### SHORT TASK:
Find each line in the items below that contains the word "left" and copy every such line in full.

### RECORDED INFORMATION:

________________________

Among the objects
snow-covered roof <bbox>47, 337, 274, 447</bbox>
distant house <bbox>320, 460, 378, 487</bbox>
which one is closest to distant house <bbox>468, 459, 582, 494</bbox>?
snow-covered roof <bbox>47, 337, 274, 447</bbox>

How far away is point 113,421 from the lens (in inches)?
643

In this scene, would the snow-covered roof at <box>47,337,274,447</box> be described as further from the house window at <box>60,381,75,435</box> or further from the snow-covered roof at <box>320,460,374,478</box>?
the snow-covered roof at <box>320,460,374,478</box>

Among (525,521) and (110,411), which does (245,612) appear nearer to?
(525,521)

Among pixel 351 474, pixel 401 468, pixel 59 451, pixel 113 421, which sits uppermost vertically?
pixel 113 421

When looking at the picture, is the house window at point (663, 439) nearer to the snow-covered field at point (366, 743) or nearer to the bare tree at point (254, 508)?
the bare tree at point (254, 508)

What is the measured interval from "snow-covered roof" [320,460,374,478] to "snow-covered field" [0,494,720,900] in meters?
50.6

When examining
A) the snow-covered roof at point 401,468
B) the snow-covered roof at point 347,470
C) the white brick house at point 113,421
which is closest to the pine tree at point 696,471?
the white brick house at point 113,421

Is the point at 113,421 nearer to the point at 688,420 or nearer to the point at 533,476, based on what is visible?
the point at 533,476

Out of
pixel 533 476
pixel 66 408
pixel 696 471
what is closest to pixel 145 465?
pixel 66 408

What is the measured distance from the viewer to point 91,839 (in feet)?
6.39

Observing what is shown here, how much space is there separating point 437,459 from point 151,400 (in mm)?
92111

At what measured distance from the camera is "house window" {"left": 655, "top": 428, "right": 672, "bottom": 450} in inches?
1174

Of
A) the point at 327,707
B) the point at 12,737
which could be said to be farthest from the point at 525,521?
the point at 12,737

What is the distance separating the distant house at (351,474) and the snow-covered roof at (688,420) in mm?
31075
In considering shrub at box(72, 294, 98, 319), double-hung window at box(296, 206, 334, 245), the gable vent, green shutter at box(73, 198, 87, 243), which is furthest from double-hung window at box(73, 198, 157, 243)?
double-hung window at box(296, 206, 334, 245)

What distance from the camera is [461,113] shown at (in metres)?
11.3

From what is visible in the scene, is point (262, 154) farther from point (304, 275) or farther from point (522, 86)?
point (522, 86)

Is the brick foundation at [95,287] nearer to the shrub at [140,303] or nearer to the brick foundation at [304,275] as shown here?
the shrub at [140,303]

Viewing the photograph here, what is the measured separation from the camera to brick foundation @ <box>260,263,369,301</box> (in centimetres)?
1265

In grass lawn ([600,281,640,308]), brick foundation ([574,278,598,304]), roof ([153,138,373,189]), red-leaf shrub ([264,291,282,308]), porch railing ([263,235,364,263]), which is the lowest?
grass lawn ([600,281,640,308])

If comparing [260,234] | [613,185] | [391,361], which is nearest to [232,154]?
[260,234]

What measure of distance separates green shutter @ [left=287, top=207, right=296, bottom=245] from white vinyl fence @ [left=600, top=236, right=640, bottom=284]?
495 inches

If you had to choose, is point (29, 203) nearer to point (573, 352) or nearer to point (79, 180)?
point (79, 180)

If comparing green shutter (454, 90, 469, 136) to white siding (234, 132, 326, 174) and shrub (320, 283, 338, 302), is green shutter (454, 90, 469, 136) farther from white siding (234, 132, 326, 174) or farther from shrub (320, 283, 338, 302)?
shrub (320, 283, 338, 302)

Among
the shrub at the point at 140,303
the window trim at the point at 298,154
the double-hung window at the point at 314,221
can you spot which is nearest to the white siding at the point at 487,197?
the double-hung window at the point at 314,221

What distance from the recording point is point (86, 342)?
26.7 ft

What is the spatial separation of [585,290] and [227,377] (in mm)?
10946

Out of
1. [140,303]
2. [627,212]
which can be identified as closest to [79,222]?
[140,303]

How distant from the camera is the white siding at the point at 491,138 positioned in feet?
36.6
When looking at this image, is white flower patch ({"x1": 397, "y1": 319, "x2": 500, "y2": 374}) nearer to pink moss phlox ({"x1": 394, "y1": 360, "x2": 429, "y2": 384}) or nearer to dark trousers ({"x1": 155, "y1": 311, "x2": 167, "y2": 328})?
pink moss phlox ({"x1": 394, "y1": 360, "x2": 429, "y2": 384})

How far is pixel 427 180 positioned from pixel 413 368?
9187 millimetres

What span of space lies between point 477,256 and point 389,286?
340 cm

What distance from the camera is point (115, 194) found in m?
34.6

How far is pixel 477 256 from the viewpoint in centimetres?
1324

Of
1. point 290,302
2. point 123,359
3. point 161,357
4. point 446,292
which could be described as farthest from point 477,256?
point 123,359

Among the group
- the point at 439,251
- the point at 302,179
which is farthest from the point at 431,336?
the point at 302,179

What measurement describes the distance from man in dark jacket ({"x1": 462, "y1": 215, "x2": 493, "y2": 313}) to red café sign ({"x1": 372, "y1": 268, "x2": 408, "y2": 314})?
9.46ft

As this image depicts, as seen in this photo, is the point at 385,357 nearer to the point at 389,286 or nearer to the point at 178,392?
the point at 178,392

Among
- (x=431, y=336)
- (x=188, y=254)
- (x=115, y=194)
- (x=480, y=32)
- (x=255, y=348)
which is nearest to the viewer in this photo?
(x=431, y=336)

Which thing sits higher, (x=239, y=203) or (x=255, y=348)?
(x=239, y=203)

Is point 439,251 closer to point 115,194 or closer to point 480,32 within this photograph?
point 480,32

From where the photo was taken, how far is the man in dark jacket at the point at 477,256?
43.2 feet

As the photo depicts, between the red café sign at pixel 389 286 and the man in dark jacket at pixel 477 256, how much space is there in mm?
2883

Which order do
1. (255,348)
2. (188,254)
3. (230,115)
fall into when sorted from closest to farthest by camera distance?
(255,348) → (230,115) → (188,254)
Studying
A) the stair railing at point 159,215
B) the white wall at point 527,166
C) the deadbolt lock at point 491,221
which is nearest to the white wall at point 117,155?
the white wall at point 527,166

________________________

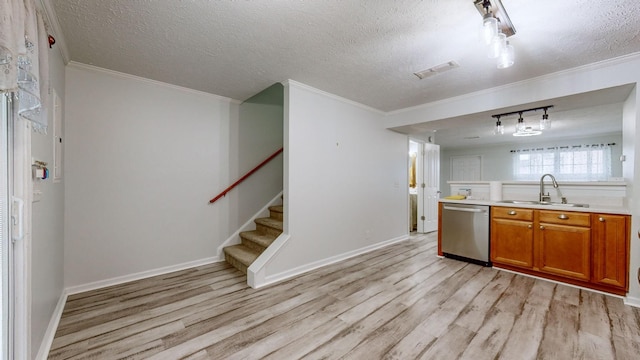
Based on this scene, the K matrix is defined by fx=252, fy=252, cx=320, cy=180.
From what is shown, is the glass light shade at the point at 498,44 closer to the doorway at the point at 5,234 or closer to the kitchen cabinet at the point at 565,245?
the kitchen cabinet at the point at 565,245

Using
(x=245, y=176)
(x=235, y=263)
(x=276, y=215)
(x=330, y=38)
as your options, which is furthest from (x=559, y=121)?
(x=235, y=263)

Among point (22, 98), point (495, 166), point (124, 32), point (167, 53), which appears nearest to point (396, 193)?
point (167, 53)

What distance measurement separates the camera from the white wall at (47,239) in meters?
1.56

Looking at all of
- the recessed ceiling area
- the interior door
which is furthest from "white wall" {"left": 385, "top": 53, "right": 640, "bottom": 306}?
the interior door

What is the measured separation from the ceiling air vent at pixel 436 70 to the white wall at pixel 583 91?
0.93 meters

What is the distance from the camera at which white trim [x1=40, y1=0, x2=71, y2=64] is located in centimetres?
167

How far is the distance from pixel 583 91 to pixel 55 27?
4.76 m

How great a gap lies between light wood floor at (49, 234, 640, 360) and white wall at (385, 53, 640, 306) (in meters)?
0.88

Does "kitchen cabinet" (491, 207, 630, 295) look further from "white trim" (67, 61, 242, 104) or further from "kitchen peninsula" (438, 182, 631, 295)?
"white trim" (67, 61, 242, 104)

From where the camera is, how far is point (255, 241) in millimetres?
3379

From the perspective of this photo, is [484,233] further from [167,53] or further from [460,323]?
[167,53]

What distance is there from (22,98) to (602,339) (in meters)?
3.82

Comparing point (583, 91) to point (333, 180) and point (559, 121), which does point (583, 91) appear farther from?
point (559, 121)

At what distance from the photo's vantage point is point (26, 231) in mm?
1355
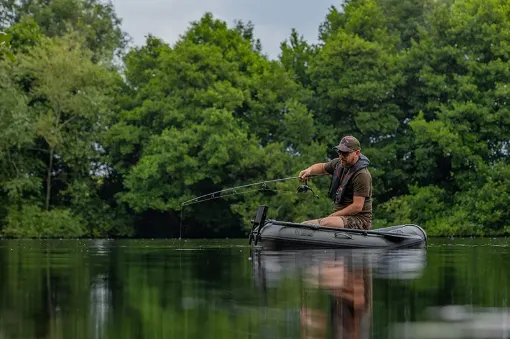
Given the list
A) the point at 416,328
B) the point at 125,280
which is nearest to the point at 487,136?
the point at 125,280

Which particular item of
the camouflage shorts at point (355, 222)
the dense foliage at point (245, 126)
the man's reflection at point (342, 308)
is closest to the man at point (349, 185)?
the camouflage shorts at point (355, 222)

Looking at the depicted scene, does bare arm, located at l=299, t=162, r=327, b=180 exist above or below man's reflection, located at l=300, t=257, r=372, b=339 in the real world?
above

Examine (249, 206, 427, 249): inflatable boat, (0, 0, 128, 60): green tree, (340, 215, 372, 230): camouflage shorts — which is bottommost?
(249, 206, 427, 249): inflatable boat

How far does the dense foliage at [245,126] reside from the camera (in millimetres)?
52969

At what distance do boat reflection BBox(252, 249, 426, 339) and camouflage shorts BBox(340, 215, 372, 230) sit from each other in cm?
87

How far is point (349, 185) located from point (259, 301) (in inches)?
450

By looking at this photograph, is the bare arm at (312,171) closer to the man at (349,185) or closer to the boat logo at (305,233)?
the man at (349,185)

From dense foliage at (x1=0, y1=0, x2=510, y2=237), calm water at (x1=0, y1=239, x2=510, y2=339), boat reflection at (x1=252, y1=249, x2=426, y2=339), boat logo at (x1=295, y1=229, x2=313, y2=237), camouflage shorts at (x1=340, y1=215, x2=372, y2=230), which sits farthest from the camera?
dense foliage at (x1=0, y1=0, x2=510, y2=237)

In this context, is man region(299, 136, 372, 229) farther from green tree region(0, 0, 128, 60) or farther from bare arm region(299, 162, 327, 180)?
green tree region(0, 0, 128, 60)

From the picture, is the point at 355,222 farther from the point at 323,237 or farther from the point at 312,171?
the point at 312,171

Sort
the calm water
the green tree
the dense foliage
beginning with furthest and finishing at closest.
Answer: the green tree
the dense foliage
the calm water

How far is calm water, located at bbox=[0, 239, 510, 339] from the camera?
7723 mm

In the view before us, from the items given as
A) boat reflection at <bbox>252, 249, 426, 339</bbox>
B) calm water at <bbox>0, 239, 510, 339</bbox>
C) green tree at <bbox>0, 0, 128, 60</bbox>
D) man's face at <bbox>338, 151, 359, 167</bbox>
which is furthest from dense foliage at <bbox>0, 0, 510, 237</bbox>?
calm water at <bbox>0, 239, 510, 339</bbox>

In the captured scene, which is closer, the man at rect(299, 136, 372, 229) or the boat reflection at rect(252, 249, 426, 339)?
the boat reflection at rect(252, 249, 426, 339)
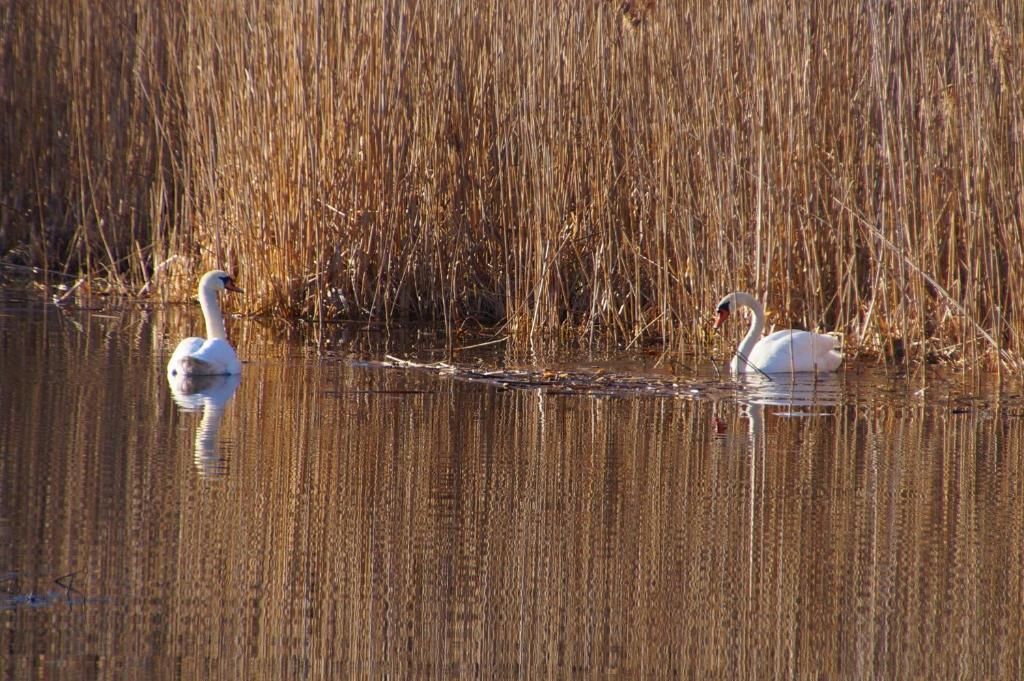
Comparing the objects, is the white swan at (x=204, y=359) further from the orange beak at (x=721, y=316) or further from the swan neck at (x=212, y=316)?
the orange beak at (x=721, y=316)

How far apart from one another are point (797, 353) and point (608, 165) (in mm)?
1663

________________________

### FULL RESPONSE:
At what measured distance from the camera is "house window" {"left": 655, "top": 428, "right": 672, "bottom": 450} in inches?
What measure of distance separates green shutter @ [left=287, top=207, right=296, bottom=245] from white vinyl fence @ [left=600, top=236, right=640, bottom=284]?
which is furthest from "white wall" {"left": 385, "top": 53, "right": 640, "bottom": 306}?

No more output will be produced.